WHAT YOU SHOULD DO — Beginning with the line where "Across the choices" appears, repeat every remaining line of the entries exactly, the last line included.

-- START MATERIAL TO PROCESS --

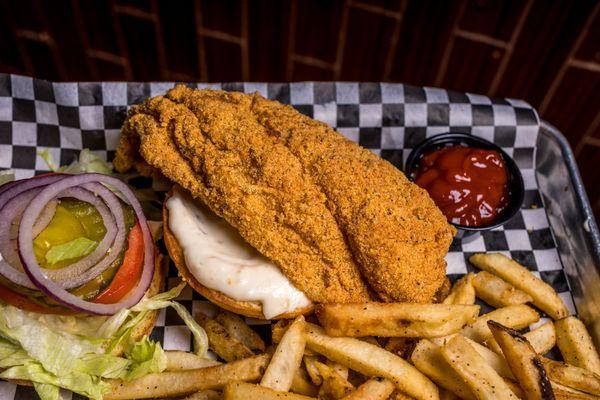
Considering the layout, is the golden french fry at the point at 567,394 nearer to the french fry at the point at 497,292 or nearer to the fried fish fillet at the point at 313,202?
the french fry at the point at 497,292

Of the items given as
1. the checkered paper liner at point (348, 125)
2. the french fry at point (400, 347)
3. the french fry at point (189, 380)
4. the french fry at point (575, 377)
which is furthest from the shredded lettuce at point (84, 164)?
the french fry at point (575, 377)

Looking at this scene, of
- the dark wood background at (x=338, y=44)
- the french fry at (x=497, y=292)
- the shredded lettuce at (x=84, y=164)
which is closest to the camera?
the french fry at (x=497, y=292)

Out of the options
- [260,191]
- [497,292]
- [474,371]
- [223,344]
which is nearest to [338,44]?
[260,191]

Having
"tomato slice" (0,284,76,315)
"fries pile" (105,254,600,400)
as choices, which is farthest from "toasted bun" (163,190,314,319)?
"tomato slice" (0,284,76,315)

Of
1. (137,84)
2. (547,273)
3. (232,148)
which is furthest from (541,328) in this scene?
(137,84)

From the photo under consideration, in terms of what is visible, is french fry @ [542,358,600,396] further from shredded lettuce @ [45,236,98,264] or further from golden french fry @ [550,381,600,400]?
shredded lettuce @ [45,236,98,264]
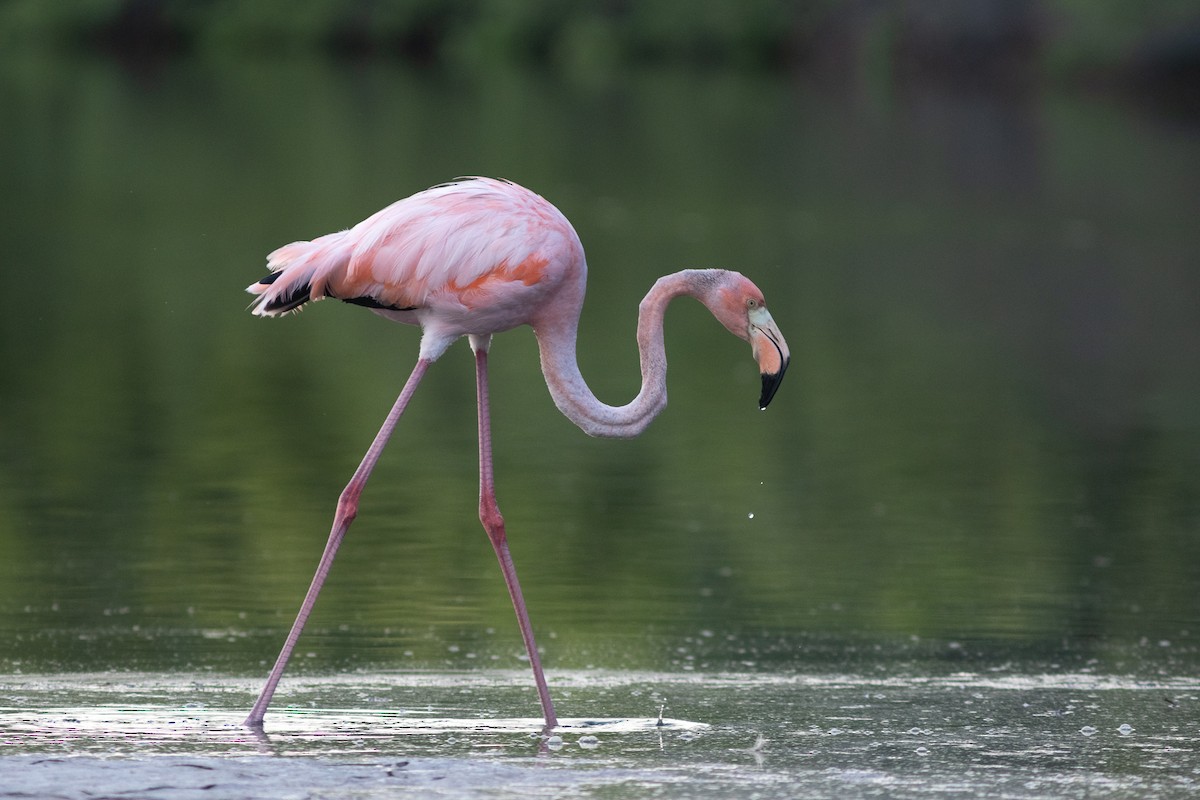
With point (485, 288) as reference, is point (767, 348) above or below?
below

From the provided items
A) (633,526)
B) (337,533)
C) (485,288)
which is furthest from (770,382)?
(633,526)

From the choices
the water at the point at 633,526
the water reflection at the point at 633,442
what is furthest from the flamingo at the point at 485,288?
the water reflection at the point at 633,442

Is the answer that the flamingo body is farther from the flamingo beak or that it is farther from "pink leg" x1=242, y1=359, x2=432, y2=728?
the flamingo beak

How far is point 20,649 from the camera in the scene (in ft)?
25.4

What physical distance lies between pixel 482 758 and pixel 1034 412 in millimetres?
8783

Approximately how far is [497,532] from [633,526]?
9.02 feet

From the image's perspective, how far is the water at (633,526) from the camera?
6488mm

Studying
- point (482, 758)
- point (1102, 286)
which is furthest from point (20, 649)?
point (1102, 286)

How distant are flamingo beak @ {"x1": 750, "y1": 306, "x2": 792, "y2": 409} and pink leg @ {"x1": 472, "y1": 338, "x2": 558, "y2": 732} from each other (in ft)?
2.83

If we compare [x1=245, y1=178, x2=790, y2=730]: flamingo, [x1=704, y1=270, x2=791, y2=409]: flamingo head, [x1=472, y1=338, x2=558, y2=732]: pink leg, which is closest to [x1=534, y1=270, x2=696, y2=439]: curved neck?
[x1=245, y1=178, x2=790, y2=730]: flamingo

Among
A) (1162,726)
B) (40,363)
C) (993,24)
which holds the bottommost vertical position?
(1162,726)

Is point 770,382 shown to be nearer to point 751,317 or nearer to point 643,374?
point 751,317

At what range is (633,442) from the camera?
42.7ft

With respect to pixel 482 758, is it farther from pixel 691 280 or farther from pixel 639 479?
pixel 639 479
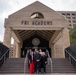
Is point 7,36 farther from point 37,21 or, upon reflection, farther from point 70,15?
point 70,15

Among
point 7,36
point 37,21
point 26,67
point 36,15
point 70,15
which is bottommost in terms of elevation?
point 26,67

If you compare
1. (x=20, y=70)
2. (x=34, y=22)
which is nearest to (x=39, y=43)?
(x=34, y=22)

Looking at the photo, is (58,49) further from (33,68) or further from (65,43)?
(33,68)

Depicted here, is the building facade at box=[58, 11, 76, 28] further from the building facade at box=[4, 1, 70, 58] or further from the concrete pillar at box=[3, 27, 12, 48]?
the concrete pillar at box=[3, 27, 12, 48]

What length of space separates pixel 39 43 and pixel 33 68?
1726 cm

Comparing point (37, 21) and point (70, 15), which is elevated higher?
point (70, 15)

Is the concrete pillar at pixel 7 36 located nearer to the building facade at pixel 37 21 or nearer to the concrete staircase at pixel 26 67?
the building facade at pixel 37 21

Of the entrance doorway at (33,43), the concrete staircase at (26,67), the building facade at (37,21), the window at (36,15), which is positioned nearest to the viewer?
the concrete staircase at (26,67)

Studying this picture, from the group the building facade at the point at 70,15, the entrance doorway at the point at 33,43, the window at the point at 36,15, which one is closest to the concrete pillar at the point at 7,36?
the window at the point at 36,15

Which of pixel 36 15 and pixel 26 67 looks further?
pixel 36 15

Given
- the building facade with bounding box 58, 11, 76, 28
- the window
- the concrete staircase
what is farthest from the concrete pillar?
the building facade with bounding box 58, 11, 76, 28

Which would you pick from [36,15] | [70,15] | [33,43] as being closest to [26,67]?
[36,15]

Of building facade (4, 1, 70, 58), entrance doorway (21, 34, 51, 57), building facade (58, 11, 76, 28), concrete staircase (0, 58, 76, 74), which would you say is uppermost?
building facade (58, 11, 76, 28)

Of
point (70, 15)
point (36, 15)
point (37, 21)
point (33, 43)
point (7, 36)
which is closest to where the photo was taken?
point (7, 36)
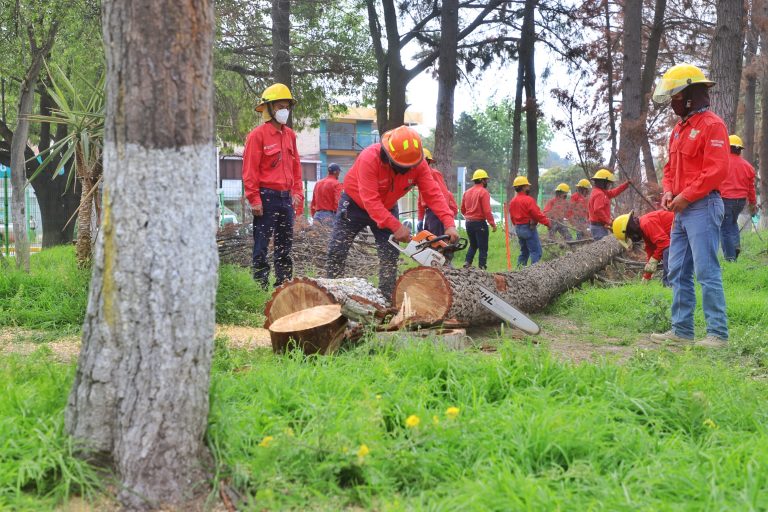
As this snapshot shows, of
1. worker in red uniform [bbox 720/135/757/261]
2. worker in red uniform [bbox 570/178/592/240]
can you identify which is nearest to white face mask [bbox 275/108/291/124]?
worker in red uniform [bbox 720/135/757/261]

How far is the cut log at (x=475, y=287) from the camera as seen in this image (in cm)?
580

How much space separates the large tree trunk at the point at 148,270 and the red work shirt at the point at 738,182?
9792mm

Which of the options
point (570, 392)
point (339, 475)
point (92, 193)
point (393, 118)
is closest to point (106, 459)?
point (339, 475)

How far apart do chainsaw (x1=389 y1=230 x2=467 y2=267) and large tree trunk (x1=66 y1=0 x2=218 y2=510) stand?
353cm

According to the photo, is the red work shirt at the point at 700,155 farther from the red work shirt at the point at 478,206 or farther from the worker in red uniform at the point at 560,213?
the worker in red uniform at the point at 560,213

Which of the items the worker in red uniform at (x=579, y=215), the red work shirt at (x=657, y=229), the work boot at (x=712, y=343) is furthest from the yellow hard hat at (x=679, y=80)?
the worker in red uniform at (x=579, y=215)

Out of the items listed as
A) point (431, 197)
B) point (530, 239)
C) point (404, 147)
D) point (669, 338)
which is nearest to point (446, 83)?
point (530, 239)

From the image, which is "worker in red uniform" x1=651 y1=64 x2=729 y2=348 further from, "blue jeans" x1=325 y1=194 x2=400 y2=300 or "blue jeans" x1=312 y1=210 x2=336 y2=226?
"blue jeans" x1=312 y1=210 x2=336 y2=226

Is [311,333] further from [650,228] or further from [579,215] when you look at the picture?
[579,215]

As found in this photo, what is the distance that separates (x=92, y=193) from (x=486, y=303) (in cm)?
379

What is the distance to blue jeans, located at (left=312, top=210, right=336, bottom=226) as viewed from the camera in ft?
40.4

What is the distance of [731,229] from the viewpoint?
438 inches

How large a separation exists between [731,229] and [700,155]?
5.95 meters

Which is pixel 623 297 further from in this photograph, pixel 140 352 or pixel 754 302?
pixel 140 352
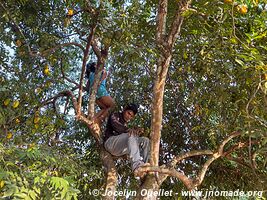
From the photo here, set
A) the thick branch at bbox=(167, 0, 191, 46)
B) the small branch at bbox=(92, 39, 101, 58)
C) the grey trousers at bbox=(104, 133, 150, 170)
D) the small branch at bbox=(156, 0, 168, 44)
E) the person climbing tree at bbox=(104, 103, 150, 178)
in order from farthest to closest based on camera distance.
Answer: the small branch at bbox=(92, 39, 101, 58)
the grey trousers at bbox=(104, 133, 150, 170)
the person climbing tree at bbox=(104, 103, 150, 178)
the small branch at bbox=(156, 0, 168, 44)
the thick branch at bbox=(167, 0, 191, 46)

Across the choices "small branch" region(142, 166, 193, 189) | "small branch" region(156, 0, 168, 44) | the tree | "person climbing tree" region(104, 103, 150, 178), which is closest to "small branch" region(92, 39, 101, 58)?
the tree

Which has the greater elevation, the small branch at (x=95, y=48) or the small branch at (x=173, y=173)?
the small branch at (x=95, y=48)

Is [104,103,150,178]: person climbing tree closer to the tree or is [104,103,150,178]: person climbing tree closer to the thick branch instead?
the tree

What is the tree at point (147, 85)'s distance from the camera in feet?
9.25

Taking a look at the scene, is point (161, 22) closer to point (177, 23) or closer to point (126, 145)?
point (177, 23)

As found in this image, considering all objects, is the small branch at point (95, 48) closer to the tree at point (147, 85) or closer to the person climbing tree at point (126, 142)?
the tree at point (147, 85)

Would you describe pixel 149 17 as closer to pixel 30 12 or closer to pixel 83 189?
pixel 30 12

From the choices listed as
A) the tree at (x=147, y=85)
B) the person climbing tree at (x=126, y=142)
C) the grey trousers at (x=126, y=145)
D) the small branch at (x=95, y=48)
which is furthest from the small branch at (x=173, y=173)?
the small branch at (x=95, y=48)

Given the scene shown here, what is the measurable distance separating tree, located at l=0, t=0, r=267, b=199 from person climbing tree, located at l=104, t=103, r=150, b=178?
119 millimetres

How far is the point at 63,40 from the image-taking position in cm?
423

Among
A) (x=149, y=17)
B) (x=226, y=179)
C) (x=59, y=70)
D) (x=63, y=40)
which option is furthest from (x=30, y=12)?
(x=226, y=179)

-- END MATERIAL TO PROCESS --

OUTPUT BELOW —
Across the choices "small branch" region(142, 166, 193, 189) | "small branch" region(156, 0, 168, 44) | the tree | "person climbing tree" region(104, 103, 150, 178), which is closest to "small branch" region(92, 39, 101, 58)?
the tree

Which has the greater elevation, the small branch at (x=95, y=48) or the small branch at (x=173, y=173)?
the small branch at (x=95, y=48)

Is [104,103,150,178]: person climbing tree closer to the tree or is [104,103,150,178]: person climbing tree closer to the thick branch instead?
the tree

What is the tree at point (147, 85)'s distance from the camera in feet?
9.25

Taking a look at the scene, is point (161, 22) closer to point (177, 23) or closer to point (126, 145)?
point (177, 23)

As found in this image, considering all objects, is the small branch at point (95, 48) closer to the tree at point (147, 85) or closer to the person climbing tree at point (126, 142)?
the tree at point (147, 85)

Would you describe pixel 149 17 as closer to pixel 30 12 or closer to pixel 83 189?
pixel 30 12

From the choices listed as
A) the tree at (x=147, y=85)
B) the person climbing tree at (x=126, y=142)
C) the grey trousers at (x=126, y=145)
D) the small branch at (x=95, y=48)
which is furthest from the small branch at (x=173, y=173)?
the small branch at (x=95, y=48)

Given the scene shown here, what is the measurable distance separating tree, located at l=0, t=0, r=267, b=199 from person climbing tree, located at l=104, t=103, r=150, b=178?
119 millimetres

How far is the point at 63,40 from the image-taking position in cm?
423

Among
A) (x=149, y=17)
B) (x=226, y=179)
C) (x=59, y=70)
D) (x=63, y=40)
which option is furthest from (x=30, y=12)?
(x=226, y=179)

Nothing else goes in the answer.